Selon ces estimations, le baril de West Texas Intermediate pourrait s’établir autour de 85 dollars cette année, avant de refluer à 75 dollars en 2027. Une révision nette à la hausse par rapport aux projections formulées quelques mois plus tôt, lorsque le cabinet anticipait un niveau bien inférieur, proche de 58 dollars.

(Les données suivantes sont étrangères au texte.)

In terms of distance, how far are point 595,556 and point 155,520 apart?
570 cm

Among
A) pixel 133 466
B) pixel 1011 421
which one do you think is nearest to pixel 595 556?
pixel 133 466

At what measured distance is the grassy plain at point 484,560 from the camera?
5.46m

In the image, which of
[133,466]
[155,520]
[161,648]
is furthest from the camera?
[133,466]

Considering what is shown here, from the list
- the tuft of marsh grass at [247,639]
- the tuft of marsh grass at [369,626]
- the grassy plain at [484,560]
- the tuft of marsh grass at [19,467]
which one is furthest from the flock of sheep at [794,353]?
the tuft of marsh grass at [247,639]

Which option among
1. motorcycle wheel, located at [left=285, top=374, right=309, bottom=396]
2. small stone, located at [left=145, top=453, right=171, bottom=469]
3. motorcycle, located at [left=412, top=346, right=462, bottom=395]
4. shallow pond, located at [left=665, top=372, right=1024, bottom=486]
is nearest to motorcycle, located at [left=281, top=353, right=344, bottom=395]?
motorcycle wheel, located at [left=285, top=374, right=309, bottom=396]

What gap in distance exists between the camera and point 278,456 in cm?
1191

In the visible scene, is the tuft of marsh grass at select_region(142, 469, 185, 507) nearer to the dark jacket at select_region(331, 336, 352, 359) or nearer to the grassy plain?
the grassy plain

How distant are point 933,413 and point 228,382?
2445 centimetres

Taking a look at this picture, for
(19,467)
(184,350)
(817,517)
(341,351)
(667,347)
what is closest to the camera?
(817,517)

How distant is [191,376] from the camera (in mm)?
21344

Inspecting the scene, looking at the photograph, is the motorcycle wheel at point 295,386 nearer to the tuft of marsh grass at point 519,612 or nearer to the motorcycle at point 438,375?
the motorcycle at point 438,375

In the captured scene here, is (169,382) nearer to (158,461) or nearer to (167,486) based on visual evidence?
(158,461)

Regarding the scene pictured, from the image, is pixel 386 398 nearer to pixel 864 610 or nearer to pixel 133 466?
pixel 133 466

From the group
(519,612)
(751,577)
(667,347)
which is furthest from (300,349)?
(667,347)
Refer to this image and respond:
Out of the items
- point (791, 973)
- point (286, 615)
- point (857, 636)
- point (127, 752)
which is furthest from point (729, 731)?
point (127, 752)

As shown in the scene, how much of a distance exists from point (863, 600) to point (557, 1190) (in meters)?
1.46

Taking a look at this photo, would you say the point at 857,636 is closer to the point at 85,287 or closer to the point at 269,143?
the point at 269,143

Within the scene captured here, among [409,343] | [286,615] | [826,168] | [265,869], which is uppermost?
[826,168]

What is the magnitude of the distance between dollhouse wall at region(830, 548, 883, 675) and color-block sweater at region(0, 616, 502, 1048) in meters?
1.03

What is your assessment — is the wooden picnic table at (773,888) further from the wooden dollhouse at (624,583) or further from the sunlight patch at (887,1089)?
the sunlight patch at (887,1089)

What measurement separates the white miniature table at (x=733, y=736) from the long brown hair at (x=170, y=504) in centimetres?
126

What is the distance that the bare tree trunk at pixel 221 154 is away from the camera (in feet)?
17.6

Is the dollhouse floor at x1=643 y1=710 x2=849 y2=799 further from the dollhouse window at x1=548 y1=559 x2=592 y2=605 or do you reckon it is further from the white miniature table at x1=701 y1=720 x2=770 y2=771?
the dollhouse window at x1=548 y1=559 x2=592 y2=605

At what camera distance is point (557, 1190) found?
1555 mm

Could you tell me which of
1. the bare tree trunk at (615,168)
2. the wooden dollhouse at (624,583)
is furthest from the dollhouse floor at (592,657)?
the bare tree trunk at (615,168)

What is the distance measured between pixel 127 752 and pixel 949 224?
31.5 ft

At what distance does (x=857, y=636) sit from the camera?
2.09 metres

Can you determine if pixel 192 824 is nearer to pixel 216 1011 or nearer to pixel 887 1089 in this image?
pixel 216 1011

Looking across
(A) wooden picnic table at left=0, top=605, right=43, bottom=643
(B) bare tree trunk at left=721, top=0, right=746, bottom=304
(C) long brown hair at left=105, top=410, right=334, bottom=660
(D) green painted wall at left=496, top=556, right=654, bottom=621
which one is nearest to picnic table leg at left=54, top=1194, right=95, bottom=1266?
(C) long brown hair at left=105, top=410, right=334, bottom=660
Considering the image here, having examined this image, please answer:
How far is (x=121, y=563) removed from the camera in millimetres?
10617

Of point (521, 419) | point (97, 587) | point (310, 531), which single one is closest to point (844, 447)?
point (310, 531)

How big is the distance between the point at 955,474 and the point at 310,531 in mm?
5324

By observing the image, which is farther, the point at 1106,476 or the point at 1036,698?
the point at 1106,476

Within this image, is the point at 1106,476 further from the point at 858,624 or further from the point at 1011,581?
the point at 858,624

Cette évolution s’inscrit dans un contexte marqué par une forte incertitude. Les marchés restent sensibles aux développements géopolitiques, avec des variations rapides à court terme. Le cessez-le-feu annoncé a d’ailleurs entraîné un repli des cours, le WTI perdant une part significative de sa valeur pour se situer autour de 96 dollars le baril en cours de séance mercredi.
Malgré ce recul, les prix demeurent nettement supérieurs à ceux observés avant l’escalade des tensions au Moyen-Orient. Le conflit, qui a touché plusieurs pays de la région, a fortement perturbé l’approvisionnement mondial, réduisant une part importante des volumes disponibles en pétrole et en gaz naturel liquéfié.
Dans ce contexte, le rapport souligne également des perspectives d’activité soutenue dans le secteur énergétique canadien, notamment en matière de fusions et acquisitions, portées par la recomposition du marché.